Our bodies have limits to how much tension we can absorb. We are already in the midst of a generation-defining disruption in normal life, and then we add to it the tide of white supremacist violence and reverberating effects of prolonged isolation and economic paralysis. Now, as the election looms in just a few weeks and our society is already quivering with anxiety, many will experience seismic shifts in their personal, spiritual stability. Many of my friends and members of my community have been reporting troubled sleep, persistent inability to focus and even episodes of vertigo. In this column, I offer spiritual and political commentary and occasionally offer advice and encouragement. If you are in a heightened state of angst and uncertainty, this column today is meant for you.
While much can be said about the baggage of religious traditions (and I often dedicate a lot of space to confession), they can provide important historical perspective. Our immediate situation may be unique, but the experience of the world falling apart around us is nothing new. Religious and spiritual traditions are usually born in the crucible of suffering and, when interpreted symbolically rather than literally, they can offer ancient wisdom for modern times. The longest book in the Bible is a collection of 150 or so poems called the book of Psalms. It is full of poetic laments and pleas for help by people writing from the most hopeless situations. Sound familiar? The author of the 91st Psalm says that he will meet God “in the secret place.” It calls God “a fortress” and “a refuge,” under whose wings the author “will not fear the terror of the night, or the arrow that flies by day, or the sickness that stalks in darkness.…” Sound familiar?
In this time, we can easily be consumed by the external world and simply experience our feelings as a backdrop or even an obstacle to our progress. But in reality, our internal world is the filter through which we actually experience the external world. To put it another way, the firehose of daily news makes it seem like the outer world is all that is real and causes us to neglect our inner life, which is the only space over which we have any real control. The wisdom from the spiritual poem of Psalm 91 is that to face the terror of the unknown, the violence that looms, the illness that stalks unseen, is to delve into “the secret place” where we meet the Most High and the Most Real, whatever your conception of that may be.

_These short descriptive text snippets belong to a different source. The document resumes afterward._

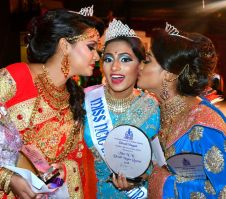 Dutch Beauty Preetanji Rai Is Miss Divali Nagar 2018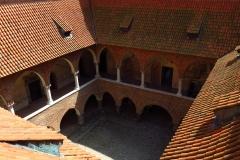 Dziedziniec lidzbarskiego zamku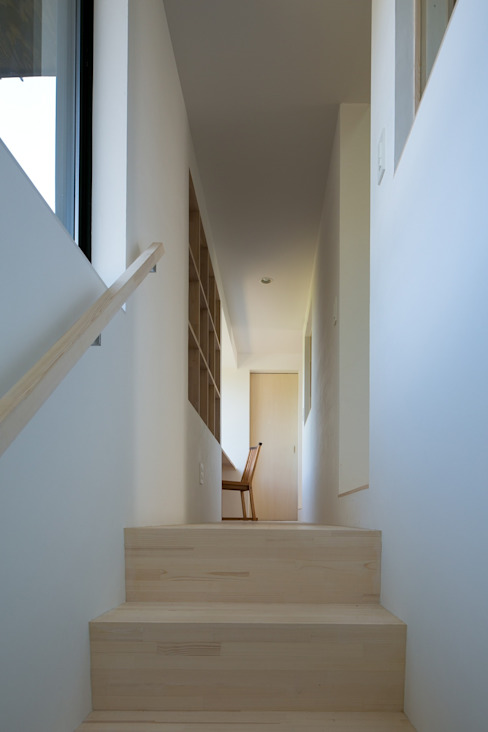 Minimalist corridor, hallway & stairs by 株式会社飯島洋省andHAND建築設計事務所 Minimalist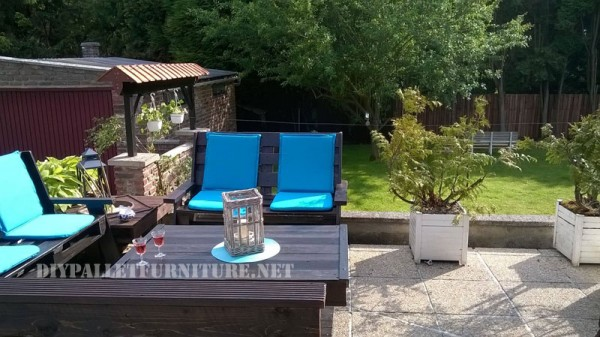 Garden set furniture built with pallets and a recycled deck 6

Last Sunday, the great philosopher and activist Dr. Cornel West spoke at my church’s service. When asked what we must do in order to resist the forces of fascism and white supremacy that face us right now, Dr. West echoed Psalm 91 when he responded: “Fortify your soul.” Yes, we should still organize and plan and pay attention to the world around us, but let us remember that our external work cannot hold unless we retreat to that secret place and remember to fortify our souls.